● **Records provided**
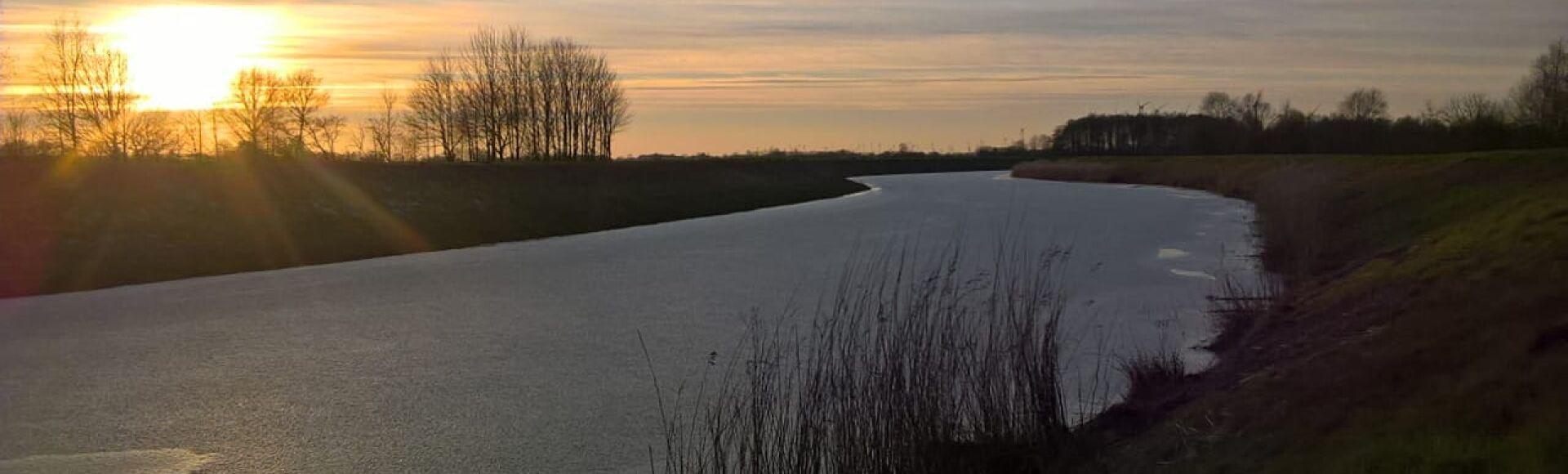 Ansicht eines Flusses in der Gemeinde Moorweg
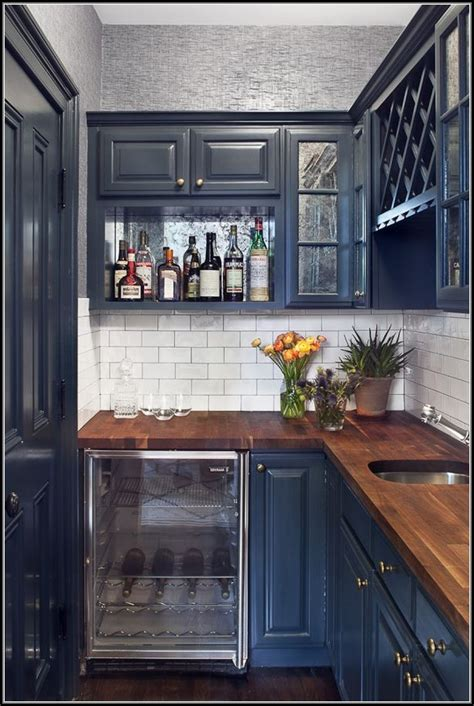 25 best ideas about navy kitchen cabinets on pinterest 98 navy blue kitchen decor kitchen cool white and blue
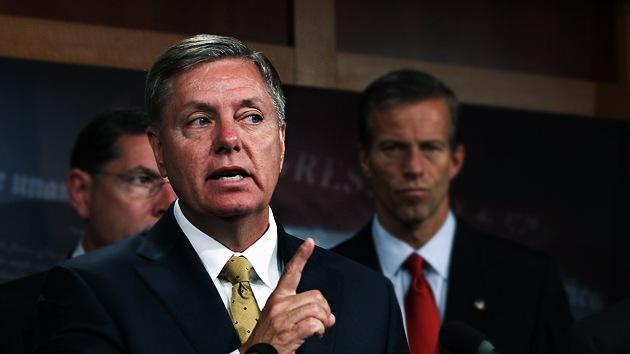"""Senador de EE.UU.: """"Envíen a los jóvenes inmigrantes de vuelta a su país"""""""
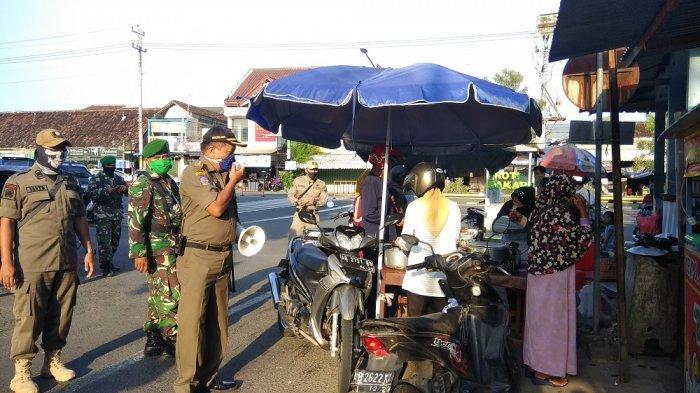 Hari Pertama Ramadan, Petugas Gabungan Gelar Patroli Simpatik di Pasar Sore Ramadan Bantul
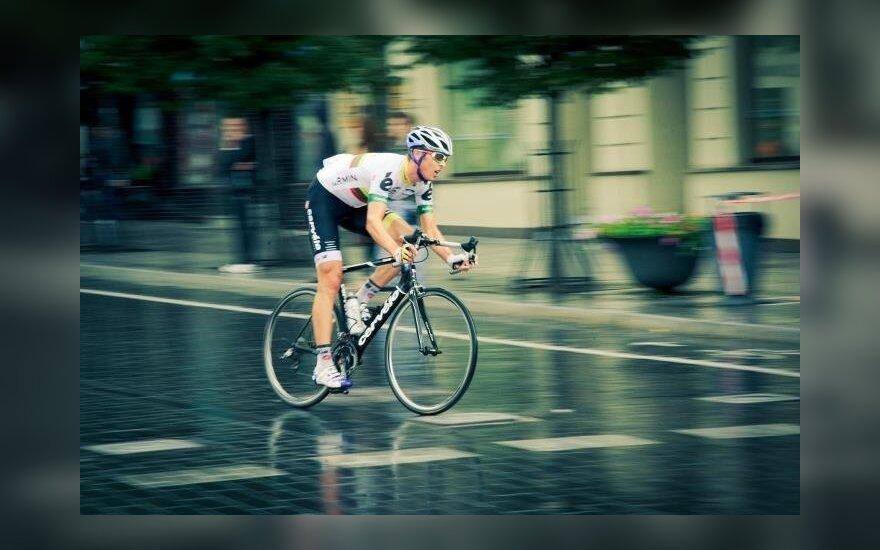 R. Navardauskas dviratininkų lenktynėse Prancūzijoje finišavo trečias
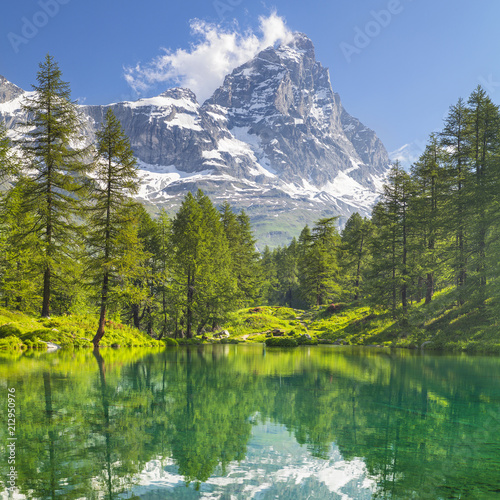 Foto op Canvas Bergen view to mountain peak Matterhorn and forest lake with emerald water and pines in Italy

● **Task description**
Produce the entries again, word for word, without any of their pictures.

● **Answer to this exercise**
 Ansicht eines Flusses in der Gemeinde Moorweg
 25 best ideas about navy kitchen cabinets on pinterest 98 navy blue kitchen decor kitchen cool white and blue
"""Senador de EE.UU.: """"Envíen a los jóvenes inmigrantes de vuelta a su país"""""""
 Hari Pertama Ramadan, Petugas Gabungan Gelar Patroli Simpatik di Pasar Sore Ramadan Bantul
 R. Navardauskas dviratininkų lenktynėse Prancūzijoje finišavo trečias
 Foto op Canvas Bergen view to mountain peak Matterhorn and forest lake with emerald water and pines in Italy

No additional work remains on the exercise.